I was 8 weeks pregnant when I went it for the first ultrasound in January. My fiance could not be with me due to work obligations and although I was disappointed, I focused on the exciting prospect of seeing our baby and sharing it with him at home. It did not turn out that way. I still remember the akwardness of the ultrasound tech as she searched for a baby and me asking "Can you point it out to me?" There was no baby and as she told me that mostly likely I was or had a miscarriage I felt complete confusion, shock and numbness wash over me. How could that be? I didn't have any signs of a miscarriage. I didn't have cramps or spotting. I never had a miscarriage before and always assumed you would feel something, have some type of warning. As she told me she had to get the doctor, I started to cry uncontrollable. I was alone and had just received the worst, unexpected news. The doctor confirmed what I didn't want to hear- it was a blighted ovum.
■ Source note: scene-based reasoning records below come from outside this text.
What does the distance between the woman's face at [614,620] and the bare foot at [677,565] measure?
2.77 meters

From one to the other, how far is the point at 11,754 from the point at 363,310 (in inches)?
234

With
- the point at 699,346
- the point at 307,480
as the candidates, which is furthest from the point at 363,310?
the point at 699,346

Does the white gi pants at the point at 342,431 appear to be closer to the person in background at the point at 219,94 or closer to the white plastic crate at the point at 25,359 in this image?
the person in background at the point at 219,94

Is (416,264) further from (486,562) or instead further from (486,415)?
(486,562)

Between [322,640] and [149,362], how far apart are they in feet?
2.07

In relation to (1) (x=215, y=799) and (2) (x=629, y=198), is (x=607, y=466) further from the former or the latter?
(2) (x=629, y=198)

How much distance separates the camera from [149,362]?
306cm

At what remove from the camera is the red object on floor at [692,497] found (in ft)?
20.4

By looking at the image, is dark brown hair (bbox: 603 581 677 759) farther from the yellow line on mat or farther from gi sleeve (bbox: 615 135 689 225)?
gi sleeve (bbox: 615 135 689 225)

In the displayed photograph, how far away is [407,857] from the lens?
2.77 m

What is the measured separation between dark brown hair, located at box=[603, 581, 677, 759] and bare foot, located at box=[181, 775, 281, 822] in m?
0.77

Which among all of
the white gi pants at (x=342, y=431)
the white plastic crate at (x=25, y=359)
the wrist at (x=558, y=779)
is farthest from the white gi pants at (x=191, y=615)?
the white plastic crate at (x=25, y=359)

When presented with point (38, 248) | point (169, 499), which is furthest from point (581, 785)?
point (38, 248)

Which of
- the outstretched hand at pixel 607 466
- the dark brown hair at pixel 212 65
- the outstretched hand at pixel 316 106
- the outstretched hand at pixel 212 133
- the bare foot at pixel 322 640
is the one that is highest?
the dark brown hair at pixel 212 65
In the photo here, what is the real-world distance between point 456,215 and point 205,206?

I made the decision to not wait and see if I would abort everything on my own. I couldn't sit there and wait for days and weeks for something like that to take its course, knowing I was still "pregnant" but there wasn't an embryo or fetus. I had a D & E that same day with my fiance by my side. Surprisingly, it went well. No complications but it was the emotional side effects that I wasn't expecting. I didn't understand why I had no warning signs. Shouldn't I have had? How is this possible? My loss was magnified because 3 years prior I had an ectopic pregnancy and lost my right fallopian tube. Since then, I was told that getting pregnant may take longer for me and I always worried about the possibility of even not having children. I am just 26 years old. However, the doctor emphasized that at least we know my other fallopian tube isn't so damaged that it won't allow for a pregnancy to occur. He is right but it doesn't negate the fact I just suffered another traumatic loss.
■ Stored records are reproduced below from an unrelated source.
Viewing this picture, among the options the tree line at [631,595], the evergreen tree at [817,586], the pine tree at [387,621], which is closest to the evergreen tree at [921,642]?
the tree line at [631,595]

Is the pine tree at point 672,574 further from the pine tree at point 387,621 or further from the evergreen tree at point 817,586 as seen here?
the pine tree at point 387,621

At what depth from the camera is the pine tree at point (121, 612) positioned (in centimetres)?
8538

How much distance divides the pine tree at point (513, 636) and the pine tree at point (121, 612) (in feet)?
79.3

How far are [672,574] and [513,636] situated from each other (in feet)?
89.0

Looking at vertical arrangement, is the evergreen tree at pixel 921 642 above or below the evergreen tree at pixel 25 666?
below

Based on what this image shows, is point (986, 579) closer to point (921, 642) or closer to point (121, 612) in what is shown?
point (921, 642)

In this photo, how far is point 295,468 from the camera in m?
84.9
I am angry at the world, at my body. I understand miscarriages are common but that is no consolation to someone who just has had one. I haven't told a lot of family or friends. Those friends who I have told have not been very supportive or told me not to rush having kids or have gotten pregnant or talked about their plans to get pregnant within weeks of my loss. I had someone even ask me if I was sure I had been pregnant because "you know, some women make it up in their heads." I feel like I couldn't tell people because of my friends' responses. My sister was the only family member who knew and although she had a blighted ovum she wasn't that supportive in the long run. I couldn't tell my mom because she is so judgemental. When I had the ectopic, and I was on the pill, all she said was I should have been more careful as I was waiting to be taken into emergency surgery. So, I haven't talked much about it with anyone since January and am so thankful for this forum.
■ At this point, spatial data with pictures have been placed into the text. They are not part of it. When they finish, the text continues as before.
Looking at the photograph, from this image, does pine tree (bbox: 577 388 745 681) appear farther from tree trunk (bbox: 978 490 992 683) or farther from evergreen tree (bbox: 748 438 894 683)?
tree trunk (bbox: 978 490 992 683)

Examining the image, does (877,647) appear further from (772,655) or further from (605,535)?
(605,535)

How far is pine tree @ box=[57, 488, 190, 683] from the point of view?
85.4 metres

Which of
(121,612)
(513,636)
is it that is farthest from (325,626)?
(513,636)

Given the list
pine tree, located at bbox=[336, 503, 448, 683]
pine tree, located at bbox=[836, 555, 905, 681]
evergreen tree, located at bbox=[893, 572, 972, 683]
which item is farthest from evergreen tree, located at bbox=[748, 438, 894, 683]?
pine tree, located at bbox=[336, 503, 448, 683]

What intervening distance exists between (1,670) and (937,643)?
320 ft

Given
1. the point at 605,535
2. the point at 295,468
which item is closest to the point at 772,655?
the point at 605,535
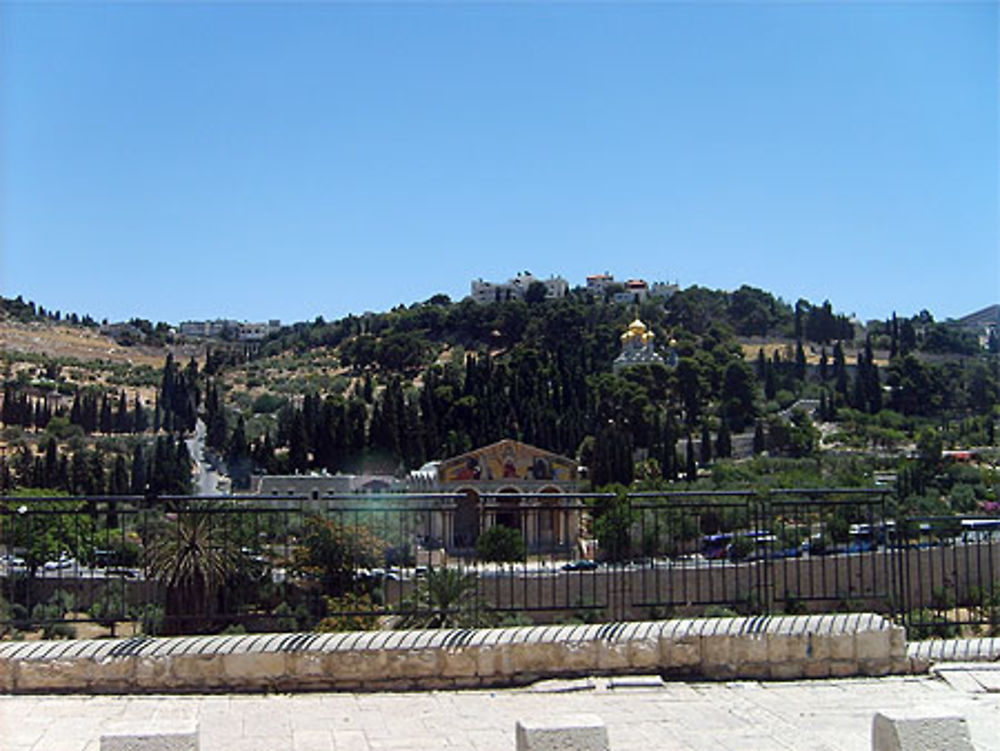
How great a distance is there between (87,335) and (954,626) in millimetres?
143620

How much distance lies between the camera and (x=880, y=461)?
67.4 meters

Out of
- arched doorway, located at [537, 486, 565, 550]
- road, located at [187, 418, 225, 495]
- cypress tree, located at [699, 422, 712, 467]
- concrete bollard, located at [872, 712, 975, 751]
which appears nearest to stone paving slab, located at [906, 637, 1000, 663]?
Answer: arched doorway, located at [537, 486, 565, 550]

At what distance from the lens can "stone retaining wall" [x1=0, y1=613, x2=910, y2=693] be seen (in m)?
6.16

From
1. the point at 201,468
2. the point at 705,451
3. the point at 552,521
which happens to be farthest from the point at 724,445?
the point at 552,521

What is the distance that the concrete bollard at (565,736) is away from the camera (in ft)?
13.1

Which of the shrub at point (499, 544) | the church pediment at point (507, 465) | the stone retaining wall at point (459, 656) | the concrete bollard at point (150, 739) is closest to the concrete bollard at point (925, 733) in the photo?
the stone retaining wall at point (459, 656)

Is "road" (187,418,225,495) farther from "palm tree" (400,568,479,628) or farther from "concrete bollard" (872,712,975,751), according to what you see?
"concrete bollard" (872,712,975,751)

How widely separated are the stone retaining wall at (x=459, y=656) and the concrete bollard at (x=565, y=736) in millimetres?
2441

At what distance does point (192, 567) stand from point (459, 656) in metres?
2.59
Although time is making it easier, there are some after effects I have noticed that I do not like. I have found my attitude with the thought of having children to be negative. I could almost care less if I ever got pregnant again because I guess I fear that I will have another loss. Has anyone else experienced this? Will it go away? I also shy away from intimacy with my fiance. I don't know if its because I am afraid of getting pregnant again but the thought of intimacy is not appealing to me anymore. Will this go away in time? I also don't understand why menstrual cycles are so messed up after a loss or D &E, whichever is the cause. I have had one/two day cycles since my menstrual cycle resumed at the end of February. This isn't even close to normal for me. I checked with the nurse at my OBGYN's office and all she said was that my body was still getting back to normal and the procedure itself may have impacted the length of my menstrual cycle but it should normalize soon. I don't believe her. Everything I have read since 4-6 weeks you should have a normal period- mine wasn't normal and hasn't been for 3 months. Anyone else experience this or have any advice?
I don't mean to ramble on- I am very thankful for this forum as I have been alone for so long. Thank you for reading my story. It helps me more than you will ever know.